When it comes to auto accidents, states are either tort states or no-fault states. Pennsylvania is a no-fault state.
However, according to WalletHub, Pennsylvania is also a choice no-fault state, which makes the whole concept of fault more complex.
Basic no-fault rules
In general, the state requires everyone to pay for their own medical costs after an accident under the no-fault rules. Property damage still follows the tort law, meaning you will sue for damages and the at-fault party will pay for them.
You should keep in mind that no-fault does not mean fault does not matter.

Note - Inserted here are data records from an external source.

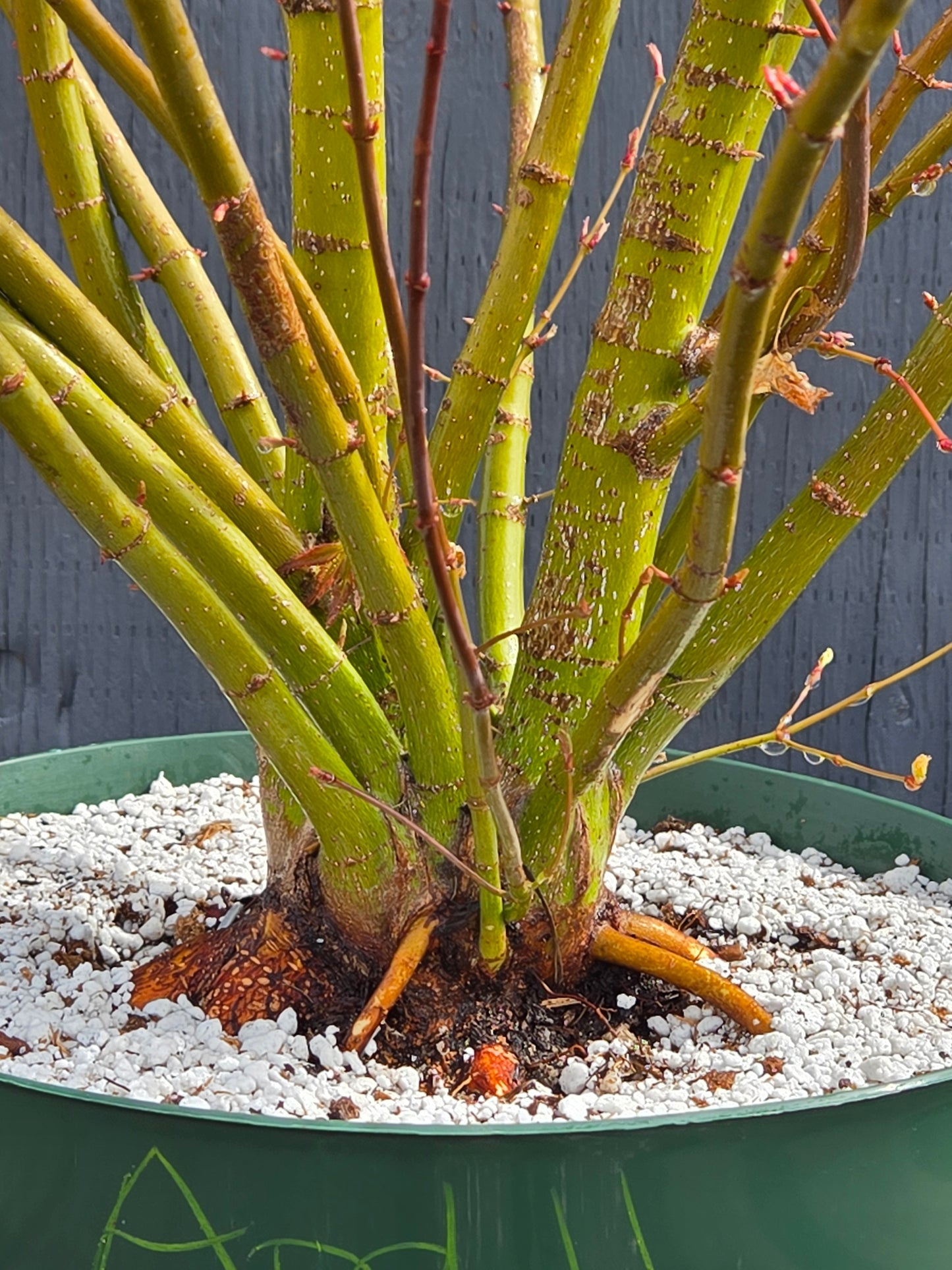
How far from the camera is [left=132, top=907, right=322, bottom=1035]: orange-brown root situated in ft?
2.13

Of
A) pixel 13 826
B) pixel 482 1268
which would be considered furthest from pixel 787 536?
pixel 13 826

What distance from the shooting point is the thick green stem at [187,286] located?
2.27 ft

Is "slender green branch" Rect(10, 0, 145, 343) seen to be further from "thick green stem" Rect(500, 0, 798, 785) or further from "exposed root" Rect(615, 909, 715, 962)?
"exposed root" Rect(615, 909, 715, 962)

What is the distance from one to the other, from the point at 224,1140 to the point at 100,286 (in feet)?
1.55

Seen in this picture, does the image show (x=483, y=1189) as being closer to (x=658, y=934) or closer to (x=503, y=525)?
(x=658, y=934)

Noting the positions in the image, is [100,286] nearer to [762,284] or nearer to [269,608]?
[269,608]

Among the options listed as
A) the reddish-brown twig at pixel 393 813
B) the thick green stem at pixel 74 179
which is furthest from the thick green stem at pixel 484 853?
the thick green stem at pixel 74 179

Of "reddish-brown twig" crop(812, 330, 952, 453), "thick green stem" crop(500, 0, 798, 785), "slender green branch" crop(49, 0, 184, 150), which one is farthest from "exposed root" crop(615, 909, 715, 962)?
"slender green branch" crop(49, 0, 184, 150)

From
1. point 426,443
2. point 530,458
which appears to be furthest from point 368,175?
point 530,458

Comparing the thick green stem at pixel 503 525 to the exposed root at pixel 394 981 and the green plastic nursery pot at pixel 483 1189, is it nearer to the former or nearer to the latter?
the exposed root at pixel 394 981

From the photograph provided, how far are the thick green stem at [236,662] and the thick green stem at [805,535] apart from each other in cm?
15

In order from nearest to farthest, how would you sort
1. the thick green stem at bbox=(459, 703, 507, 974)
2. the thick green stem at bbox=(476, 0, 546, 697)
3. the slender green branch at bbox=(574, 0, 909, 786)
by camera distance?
the slender green branch at bbox=(574, 0, 909, 786)
the thick green stem at bbox=(459, 703, 507, 974)
the thick green stem at bbox=(476, 0, 546, 697)

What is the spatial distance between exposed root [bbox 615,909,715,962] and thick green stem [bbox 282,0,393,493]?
0.94ft

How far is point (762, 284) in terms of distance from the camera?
1.03 feet
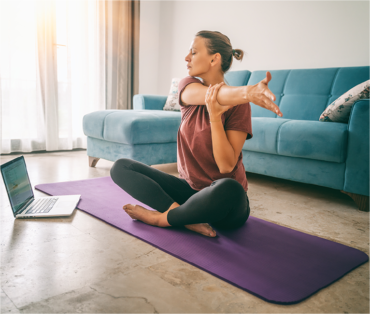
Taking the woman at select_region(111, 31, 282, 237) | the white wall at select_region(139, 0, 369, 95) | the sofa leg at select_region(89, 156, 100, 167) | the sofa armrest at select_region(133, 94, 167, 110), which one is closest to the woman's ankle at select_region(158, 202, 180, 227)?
the woman at select_region(111, 31, 282, 237)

The state does allow for you to collect damages according to the percentage of fault. You must be under 51% at fault to file a lawsuit. You will receive damages according to your percentage of fault. For example, if you are 40% at fault, then you can receive 60% of damages.
Choice no-fault rules
Choice no-fault rules allow you to opt-out of the no-fault system. This means you would operate as if you were in a tort state where you have the right to sue for medical and property damages. You can either choose a full tort policy or a limited tort policy, which allows you only to sue for medical damages when you suffer a serious injury or death.
Keep in mind that regardless of what insurance you have and whether you choose fault or no-fault, the state sets a time limit for filing any type of lawsuit related to the accident. You have two years from the date of the crash to file anything in court. After that time, you will not be able to seek remedies through the court.